Lawsuit to reignite health-care debate; Cambie Surgery Centre's practice of billing pat... - 0 views

  • The Globe and Mail Wed Aug 31 2016
  • Brian Day, a crusader for greater private health-care access, will be in a Vancouver courtroom next week for the start of a lawsuit challenging provincial rules that pertain to his clinic's practice of billing patients for procedures offered in the public system. While the hearing challenging B.C. regulations that ban private care for medically necessary services is expected to last six months, a bullish Dr. Day said in an interview on Tuesday that victory is inevitable "because we're right." The hearing begins next Tuesday in B.C. Supreme Court. On one side is the Cambie Surgery Centre, which describes itself as Canada's only free-standing hospital of its kind, as well as patients who are listed in the lawsuit as plaintiffs. On the other side is British Columbia's Medical Services Commission and the provincial Health Ministry.
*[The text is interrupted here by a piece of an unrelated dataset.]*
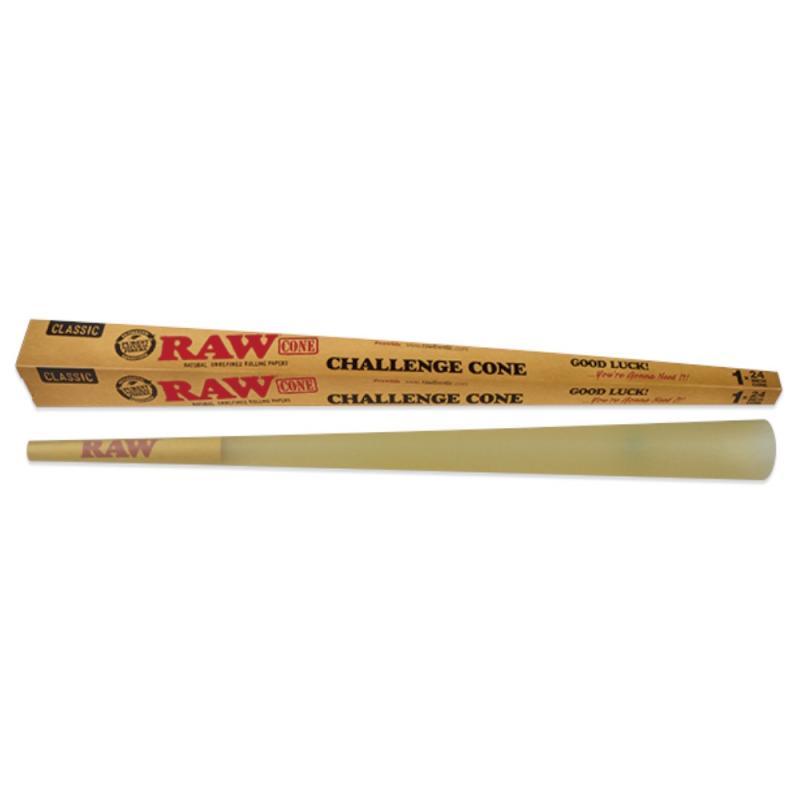 Raw Cono Challenge - Sativagrowshop.com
  • The case promises to reignite a debate whose last major legal test occurred in 2005, when the Supreme Court of Canada ruled that a Quebec ban on private health care was unconstitutional. Dr. Day is the medical director at the Cambie clinic, which specializes in anthroposcopic surgery and allows patients to pay out-of-pocket rather than wait for care in the public system. The provincial government has previously audited the clinic and alleged its billing practices were illegal, though for years it did little to actually intervene. Dr. Day and his patients argue that restrictions on private care are unconstitutional. The orthopedic surgeon and past-president of the Canadian Medical Association said he is motivated by a key belief. "You should not suffer or die because of a wait list," he said. "Access to a waiting list is not access to health care." The B.C. government says it is simply enforcing the law.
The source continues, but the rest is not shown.